I Comitati regionali, che esprimono voti e potere all’interno della FISI, pretendono visibilità e presenza nei gruppi delle squadre nazionali. Stesso discorso, a cascata, che vale per i grandi club che dispongono di importanti pacchetti di voti e deleghe nella logica di un sistema che elegge i propri rappresentanti in modo medievale.
È una dinamica antica, ma ancora attiva: spesso le scelte tecniche si piegano agli equilibri politici, e la meritocrazia diventa negoziazione.
Il risultato è una struttura frammentata, con continui cambi di rotta e scarsa continuità metodologica.

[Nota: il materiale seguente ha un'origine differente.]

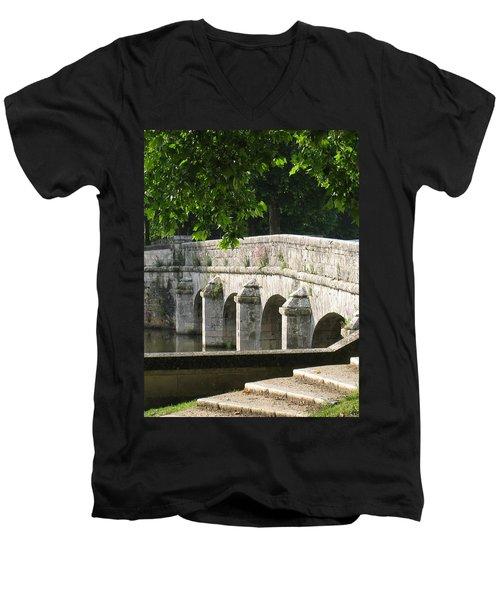 Chateau Chambord Bridge Men's V-Neck T-Shirt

In altri Paesi, anche con federazioni più piccole, accade l’opposto: prima si costruisce un progetto tecnico, poi si decide chi lo guida.
Da noi, spesso, le persone vengono prima del progetto.

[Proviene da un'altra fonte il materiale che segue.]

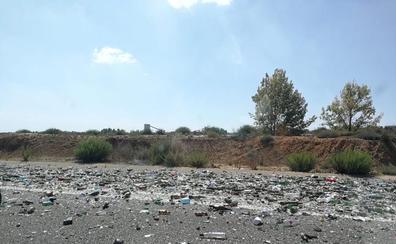 La pérdida de mercancía de un camión cargado de vidrio limita el tráfico en la A-66 en Onzonilla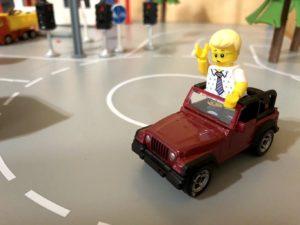 ミニカーに乗るミニフィグ
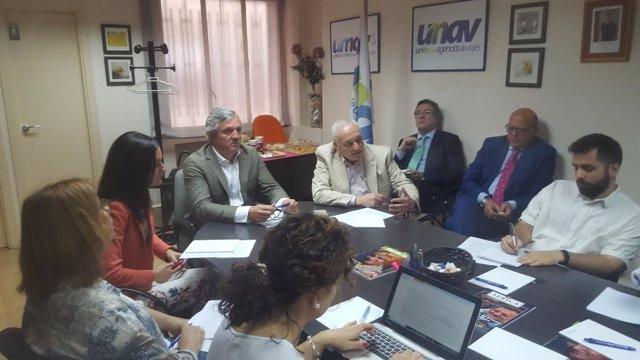 En el centro el presidente de UNAV, Carlos Garrido de la Cierva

E ogni volta che si ricomincia, si disperdono mesi di lavoro, risorse e fiducia.
Guardando la cronologia dei nostri risultati, la tendenza è chiara: dagli anni di Tomba e Rocca, quando gli italiani monopolizzavano i podi, a un decennio in cui i piazzamenti si contano sulle dita di una mano.
È un ciclo naturale, ma anche un segnale di un modello che ha smesso di evolversi e mentre le altre scuole hanno accelerato, noi abbiamo mantenuto il passo di ieri.
Nel mondo dello sport, dove ogni stagione riscrive i parametri, vent’anni equivalgono a un secolo.
Non serve negarlo: serve capirlo.
Oggi non abbiamo perso la nostra identità, ma rischiamo di non riconoscerci più nel contesto attuale.
Perché mentre noi difendiamo la correttezza di un gesto, gli altri studiano come trasformarlo in energia utile al cronometro.
Non è un giudizio, è una constatazione.
E forse il primo passo per tornare competitivi sta proprio qui: nel riconoscere che la nostra tradizione non deve essere abbandonata, ma tradotta in una lingua che il mondo moderno capisce.
Lo slalom, più di ogni altra disciplina, ci somiglia: tecnico, meticoloso, esigente, ma ancora profondamente umano.
E come noi, oggi, deve scegliere se restare fedele alla propria forma o ritrovare la propria sostanza.